Gemäss Nationalbankgesetz ist die SNB verpflichtet, aus ihrem Jahresergebnis Rückstellungen zu bilden, um die Währungsreserven auf der geld- und währungspolitisch erforderlichen Höhe zu halten. Die Zuständigkeit für die Festlegung des Rückstellungsbedarfs liegt neu vollständig bei der SNB. Der nach Dotation der Rückstellungen verbleibende Gewinn steht grundsätzlich für die Ausschüttung an Bund und Kantone zur Verfügung. Da die effektive Ausschüttung gemäss Nationalbankgesetz mittelfristig verstetigt werden muss, regeln EFD und SNB die Eckwerte für die Ausschüttung jeweils in einer Vereinbarung über mehrere Jahre.

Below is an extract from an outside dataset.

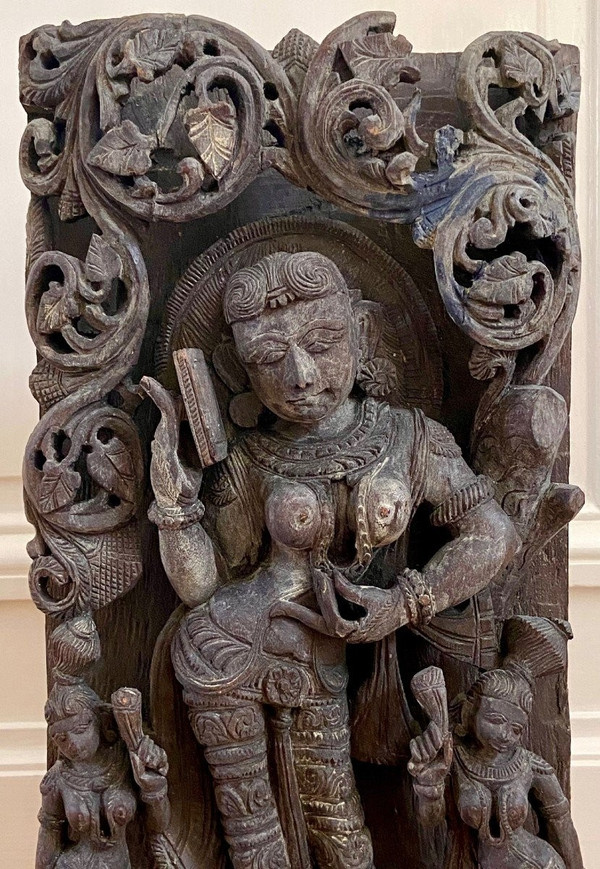 Indien, 19. Jahrhundert, große Wagentafel mit reichem Dekor der Göttin Sarasvati.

Die Ausschüttungsreserve belief sich Ende 2007 auf 22,9 Mrd. Franken. Sie entwickelte sich anders als bei Abschluss der bisherigen Vereinbarung angenommen. Damals hatte man mit einem Abbau der Reserve bis Ende 2012 gerechnet. Ausserordentlich hohe Buchgewinne auf dem Goldbestand führten jedoch in den letzten Jahren zu einem weiteren Anstieg. Dies ermöglicht es der SNB aus heutiger Sicht, die derzeitige Höhe der jährlichen Ausschüttung von 2,5 Mrd. Franken bis zum Geschäftsjahr 2017 beizubehalten. Da die Planung über einen derart langen Zeitraum mit beträchtlichen Unsicherheiten verbunden ist, wird in der neuen Vereinbarung wiederum eine Überprüfung nach fünf Jahren vorgesehen.